Saturday, October 20, 2018

Unwanted Immigrant - The Spotted Lanternfly

Credit: Pennsylvania Department of Agriculture
"An invasive insect species native to China, India and Vietnam is posing a problem in at least two states" reports Fox News. "The spotted lanternfly is harming crops in Winchester, Virginia", and has been spotted in Pennsylvania. Apparently, the pest was observed in Pennsylvania as early as 2014. 
According to the USDA, "spotted lanternfly feeds on a wide range of fruit, ornamental and woody trees, with tree-of-heaven being one of the preferred hosts. Spotted lanternflies are invasive and can be spread long distances by people who move infested material or items containing egg masses. If allowed to spread in the United States, this pest could seriously impact the country’s grape, orchard, and logging industries."
  • Inspect your trees and plants for signs of this pest, particularly at dusk and at night when the insects tend to gather in large groups on the trunks or stems of plants.
  • Inspect trees (in particular, tree of heaven), bricks, stone, and other smooth surfaces for egg masses.
  • If you find an insect that you suspect is the spotted lanternfly, please contact your local Extension office or State Plant Regulatory Official to have the specimen identified properly.
  • Locate the Extension specialist near you
  • Contact your State Plant Regulatory Official 
If you live in Pennsylvania, an interactive plant pest quarantine map is provided to see if you’re in the spotted lanternfly quarantine.

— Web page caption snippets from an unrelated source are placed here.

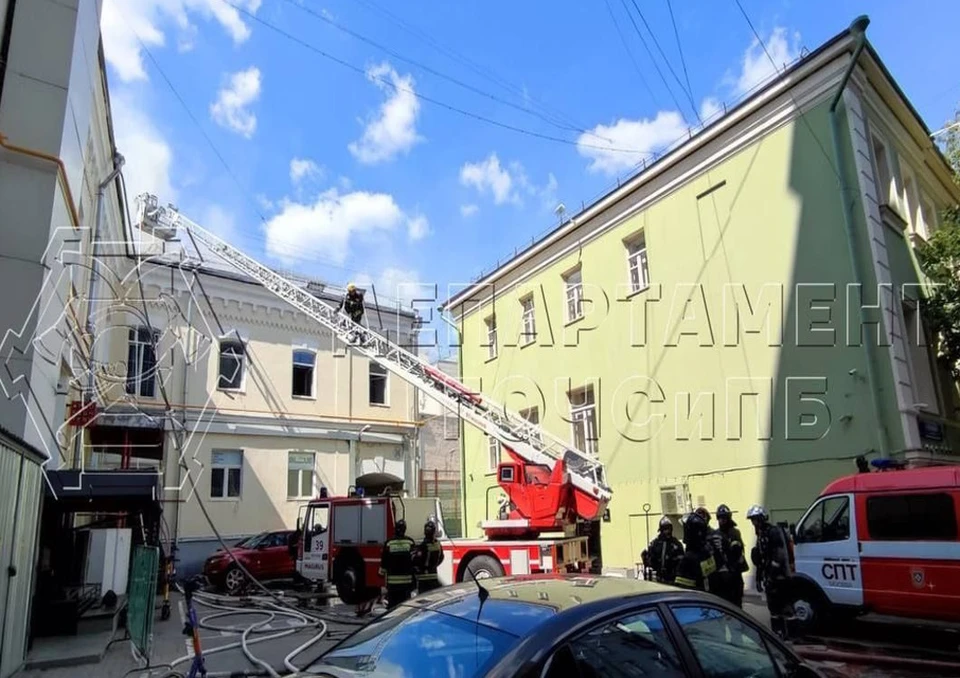 Пожар в административном здании в центре Москвы локализовали. Фото: пресс-служба Департамента ГОЧСиПБ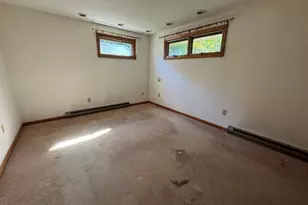 50 Van Horn St, Chicopee, MA 01013 - Photo 19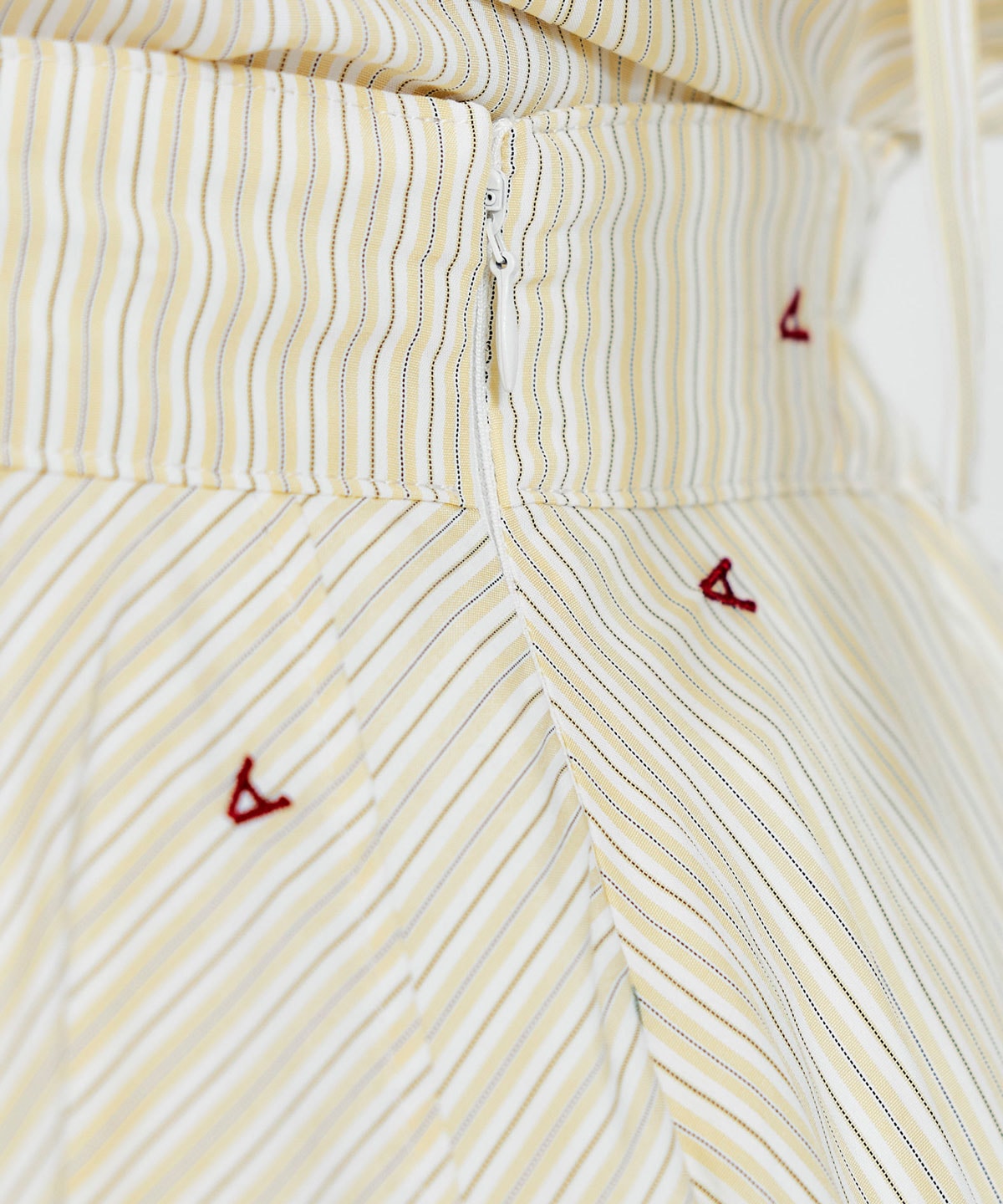 【セットアップ可能】REDYAZELアルファベットロゴ刺繍ティアードロングスカート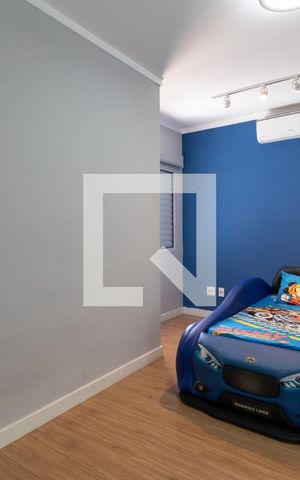 Casa à venda com 222m², 3 quartos e 5 vagasSuíte 2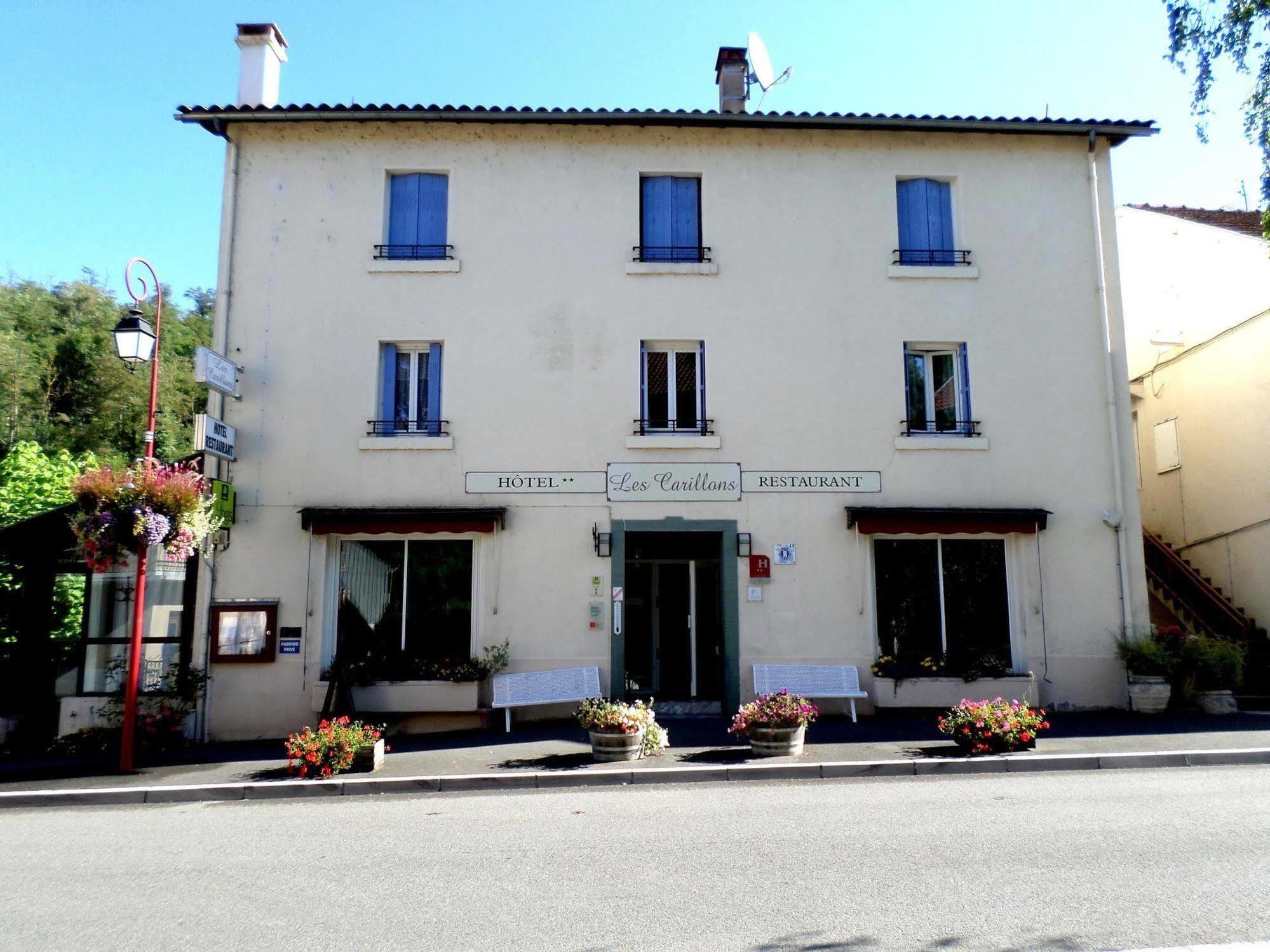 Logis Hotel Restaurant Les Carillons Cransac Exterior foto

As noted, spotted lanternfly is particularly attracted to "tree of heaven." Ironically, "tree of heaven" is not heavenly at all. According to the Nature Conservancy, "It is a prolific seed producer and can thrive in even the most unfavorable conditions with little management. Its rapid growth also means that it can crowd out nearby native plant species, and its aggressive root system can cause damage to pavement, sewers and building foundations."

It also attracts spotted lanternfly, which can be a bad thing or good. The bad thing is that it's a host plant for the little creatures. The good thing is that, as a spotted lanternfly magnet, a whole gathering can be eliminated in one place.
I guess those "No matter where you are from, we're glad you're our neighbor" yard signs don't actually apply to all.